ECB’s de Cos: Haven’t Reached the End of Rate Hikes Yet; Long-Term Expectations Firmly Anchored

2 November 2022

By David Barwick – FRANKFURT (Econostream) – The European Central Bank will have to undertake additional rate hikes, but long-term inflation expectations are still well anchored, Governing Council member Pablo Hernández de Cos said Wednesday.

In an interview with German daily Frankfurter Allgemeine Zeitung, de Cos, who heads Banco de España, said that the ECB had ‘made significant progress in unwinding monetary accommodation’.

‘But we must bring interest rates to levels that allow inflation to return to our medium-term target of 2%’, he continued. ‘And we haven't reached the end here.’

The ECB’s policy reaction reflected the different nature of inflation in the euro area compared to the US, he said.

‘And despite the surge in inflation, long-term inflation expectations remain firmly anchored, which I believe demonstrates that our response has been appropriate’, he added.

Still, de Cos warned that inflation was partly driven by demand and that ‘the size and duration of the inflation spurt is exceptional and price pressures have spread to the rest of the basket’, making second-round effects likelier.

‘Looking ahead, we will take into account our earlier decisions - as well as the fact that they have a lagged effect on economic activity and inflation’, he continued. ‘And of course our future decisions will depend on inflation forecasts. These, in turn, depend on the economic outlook and thus, as we are currently observing, on the higher probability of a recession.’

The terminal rate was unknowable, given ‘enormously high’ uncertainty, he said. In any case, ‘we still have a good bit of the way before us’, he said. ‘But this depends on the inflation outlook and is accordingly data-driven. As for the neutral interest rate, I see it as a communication tool. If you compare it with current interest rates, you can draw conclusions about whether we are already in a more or less restrictive area.’

Though agreeing that ‘[a]t some point we have to start reducing our APP portfolio’, the ‘main principles’ of which he said would be decided in December, de Cos urged that it be done ‘very carefully and very gradually.’
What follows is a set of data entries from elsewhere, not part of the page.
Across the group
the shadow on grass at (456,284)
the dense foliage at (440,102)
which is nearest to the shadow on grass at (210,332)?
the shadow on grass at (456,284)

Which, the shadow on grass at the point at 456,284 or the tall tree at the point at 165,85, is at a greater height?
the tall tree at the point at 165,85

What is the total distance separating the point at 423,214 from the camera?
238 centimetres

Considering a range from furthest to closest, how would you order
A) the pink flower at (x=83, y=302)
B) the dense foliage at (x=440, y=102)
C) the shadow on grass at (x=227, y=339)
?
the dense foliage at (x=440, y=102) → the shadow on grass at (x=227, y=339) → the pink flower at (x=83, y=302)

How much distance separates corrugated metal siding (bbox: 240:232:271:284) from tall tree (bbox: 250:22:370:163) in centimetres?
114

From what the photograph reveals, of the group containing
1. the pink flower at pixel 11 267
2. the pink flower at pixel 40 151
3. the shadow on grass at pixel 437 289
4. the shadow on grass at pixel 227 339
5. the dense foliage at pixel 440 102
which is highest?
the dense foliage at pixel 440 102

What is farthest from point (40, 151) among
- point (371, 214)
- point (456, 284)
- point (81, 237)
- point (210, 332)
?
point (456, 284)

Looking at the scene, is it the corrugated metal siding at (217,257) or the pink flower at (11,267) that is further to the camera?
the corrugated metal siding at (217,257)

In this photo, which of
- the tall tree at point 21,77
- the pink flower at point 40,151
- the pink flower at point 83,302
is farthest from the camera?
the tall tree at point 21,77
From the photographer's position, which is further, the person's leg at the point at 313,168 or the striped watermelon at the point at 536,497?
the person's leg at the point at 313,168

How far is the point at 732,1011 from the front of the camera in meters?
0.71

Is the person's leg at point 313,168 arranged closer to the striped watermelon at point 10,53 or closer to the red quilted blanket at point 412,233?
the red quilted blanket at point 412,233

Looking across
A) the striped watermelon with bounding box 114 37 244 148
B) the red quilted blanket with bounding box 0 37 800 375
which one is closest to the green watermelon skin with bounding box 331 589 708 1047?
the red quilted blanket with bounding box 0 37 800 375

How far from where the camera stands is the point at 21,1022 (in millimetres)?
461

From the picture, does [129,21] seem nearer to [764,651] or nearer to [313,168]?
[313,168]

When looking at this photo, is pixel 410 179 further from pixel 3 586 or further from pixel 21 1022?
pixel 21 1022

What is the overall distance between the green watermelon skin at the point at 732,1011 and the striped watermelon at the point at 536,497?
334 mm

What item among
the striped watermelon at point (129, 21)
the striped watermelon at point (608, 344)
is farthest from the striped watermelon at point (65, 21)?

‘Especially because we don't have much evidence on the impact’, he elaborated. ‘First of all, we have to draw conclusions from the balance sheet reduction that follows from the decision to change the terms of the TLTRO bank long-term loans. We will also need to consider the reduction in the APP stock in the context of our interest rate path to create financial conditions consistent with achieving our inflation target.’